Abro la tapa y los jugos gástricos se disparan. Tengo una cierta sensación de culpabilidad, pero la venzo fácilmente y, sin pensarlo más, inclino el bote sobre mi boca y noto como se derrama en mi lengua el preciado y denso líquido lechoso.
Como si de ciencia ficción se tratara, me transporto a otra estancia conocida para mí. Allí está el armario blanco con puertas azul claro en cuyo interior está el genuino bote con las dos aberturas, una a cada extremo y del que sorbía, furtivamente, la leche condensada.
Veo, transmitiendo desde mis recuerdos, a mi abuela con su su moño canoso, que tantas veces peine y enrollé en su nuca. A mi abuelo, sentado, con el parche en el ojo, la boina y su pierna rígida sobresaliendo de las faldetas.
Encima de la mesa su rudimentario cuaderno, hecho de hojas de calendario de años pasados y con tapas de skai cosido con cordón fino conformando una especie de diario, en él escribía desde fechas importantes chascarrillos, y reflexiones políticas y sociales.
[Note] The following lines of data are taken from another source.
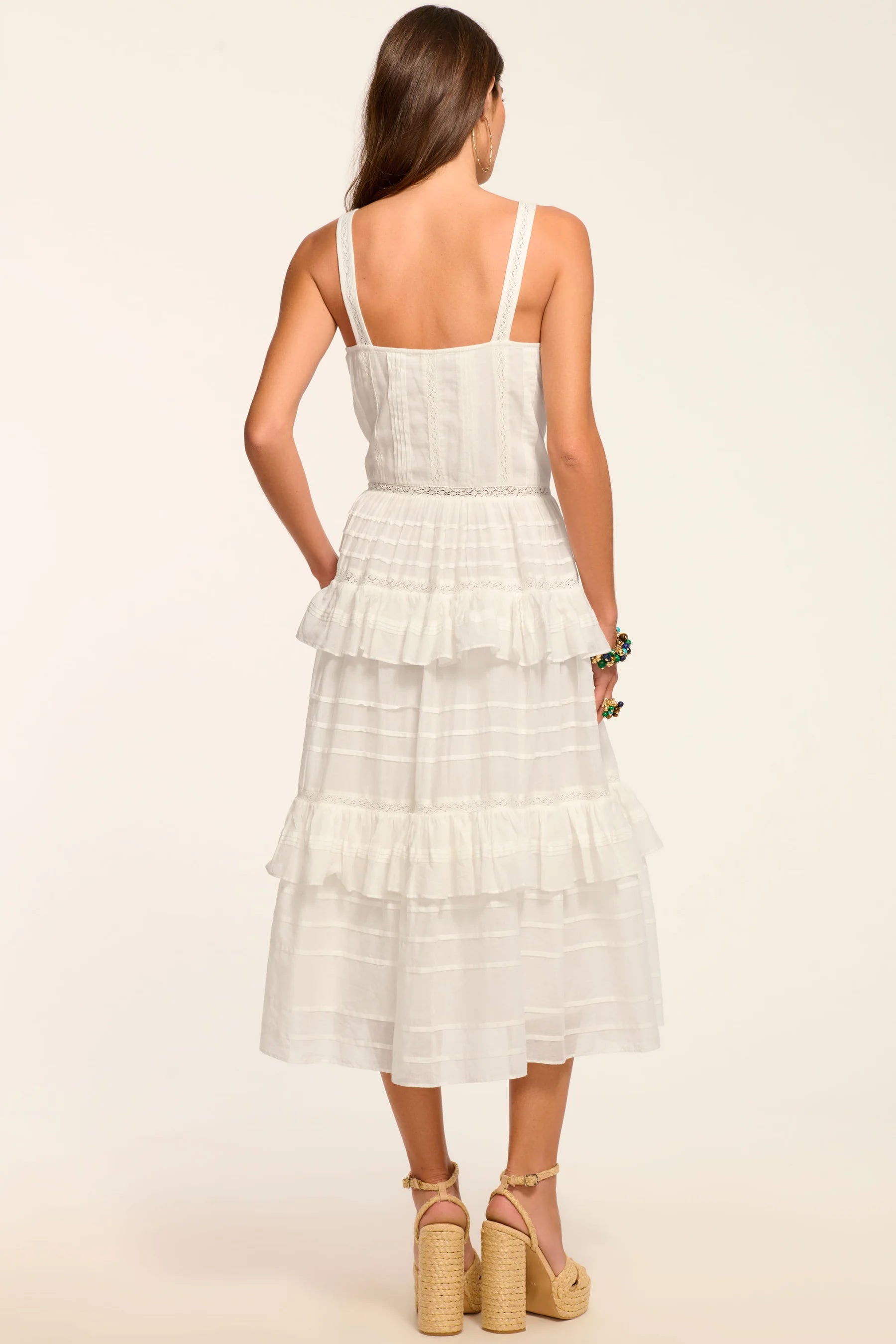 Ramy Brook Daria Embroidered Voile Midi Dress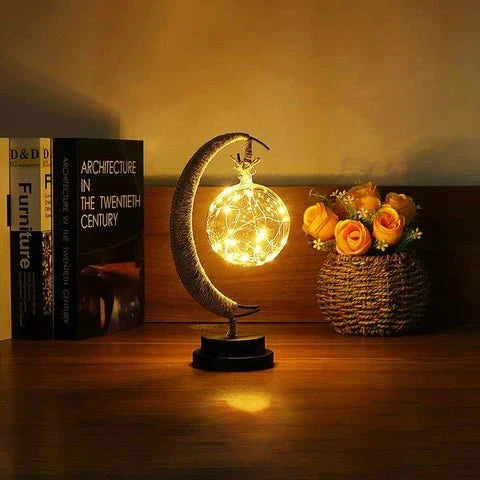 3D-Printed Lunar Moon Table Lamp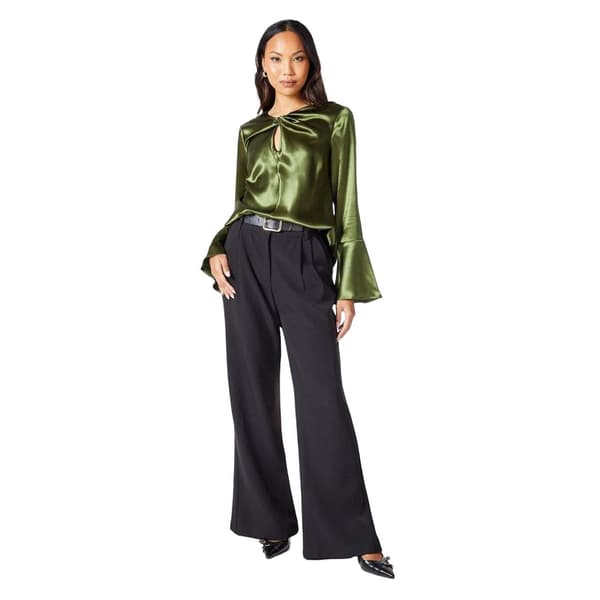 Principles Womens/Ladies Satin Keyhole Top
Mientras sigo aún saboreando ese dulzor característico pienso que nada como los sentidos para viajar a cualquier sitio en el que experimentamos felicidad.
Como soy mayor recuerdo que en algunas excursiones algún compañero, no mas rico que los demás llevaba un tubo de leche condensada y no daba a nadie. Solían ser hijos únicos.